The harp and violin opened with Rufus du Sol’s “Innerbloom” just after half past six. The bride came down the aisle between her parents, mother on one side, father on the other — the Jewish processional — under the rotunda at the front of the château. The chuppah had been built that morning. It caught the last of the late-summer light.
Guests had arrived from six. They stepped off coaches that left central Paris an hour earlier, took a bellini at the welcome table, and the men chose a kippah from a white tray. The groom had walked in to Coldplay’s “Yellow,” his parents beside him. Both families gathered close. Two cups of wine. The ring. The ketubah, read aloud. Seven blessings. The wrapped glass under his foot. The first kiss.
By eight, the chuppah florals had become the dance installation. By nine, the band gave the room to the DJ. By midnight, two costumed dancers opened the Hora Loca, a Venezuelan tradition the bride grew up with. Three coaches carried guests back to Paris through the night: one at one, one at three, one at five.

Wedding Quick Facts
| Season | Late summer · Sunday celebration |
| Venue | Château Saint-Martin-du-Tertre, Val-d’Oise (north of Paris) |
| Guest Count | 240 |
| Ceremony | Modern Jewish ceremony under a chuppah, rabbi-officiated |
| Couple | Bride — Venezuelan-American with a French mother. Groom — American. |
| Planning Scope | Full-service · 18 months · KMIP-led, 16 vendors |
| Wedding Week | Thursday Crazy Horse Paris · Friday Shabbat dinner at Hôtel d’Évreux · Sunday wedding at the château |
Venue at a Glance
Château Saint-Martin-du-Tertre is a 19th-century estate in Val-d’Oise, what an American reader might call a French castle. The property allowed this 240-guest wedding to move through six guest zones across the evening: ceremony at the rotunda, cocktail hour on the gravel apron, buffet from the white room, dinner outdoors in front of the lit façade, dancing inside, and dessert in the library.
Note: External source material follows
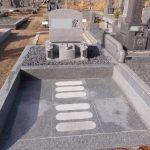 伊賀市阿保の墓地で新たなお墓の工事をしました。洋型デザイン墓石・ユニバーサルデザインの外柵で、どなたでもお参りしやすいお墓づくりをしました。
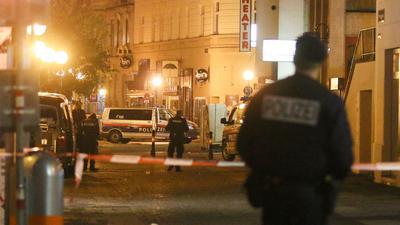 Polizeibeamte im Stadtzentrum von Wien in der Nacht des Anschlags am 2. November 2020.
Three return coaches to Paris were staged through the night.
| Seated Capacity | Up to 340 across the connected salons · 220 in the Salle de Gala (440 standing there for a cocktail) |
| On-site Beds | Up to 32 guests — close family and bridal party |
| Grounds | 42 hectares (over 100 acres) of private parkland and forest |
| From central Paris | Just over an hour — plan a one-hour-plus coach window |
| From CDG / Orly | ~30 minutes from CDG · 70–100 minutes from Orly (route guests via CDG) |
| Outdoor ceremony options | Rotunda, esplanade, colonnade, pond — this couple chose the rotunda |
What the Couple Wanted: A Modern Jewish Wedding at a French Château
The couple wanted Paris, but not the postcard. The bride had spent childhood summers in France with her French mother; the groom knew the difference between a hotel ballroom and a working château. For 240 guests flying in from the US, Venezuela, and France, they wanted a real French estate — grandeur with weight behind it — and the ceremony outside, in front of a building that had stood since the 19th century.
The religious brief carried equal weight. This was a modern Jewish wedding with the full ceremonial structure: a chuppah, the ketubah signed in private with witnesses before the procession, two cups of kiddush wine, seven blessings, and the wrapped glass underfoot. All of it sits in the run-of-show from the first scheduling call, never bolted on at the end.
Then the cultural layer. The Venezuelan side wanted a Hora Loca at midnight with costumed dancers. The bride’s French mother had specific songs for dinner, pieces from her own childhood. What the couple wanted their guests to feel was that a French wedding could be Venezuelan and Jewish and American at once, with none of it muted. The greeting at the door was a bellini and a kippah. The dancing went from grass to a parquet floor by one. By five, the bride and groom were still there.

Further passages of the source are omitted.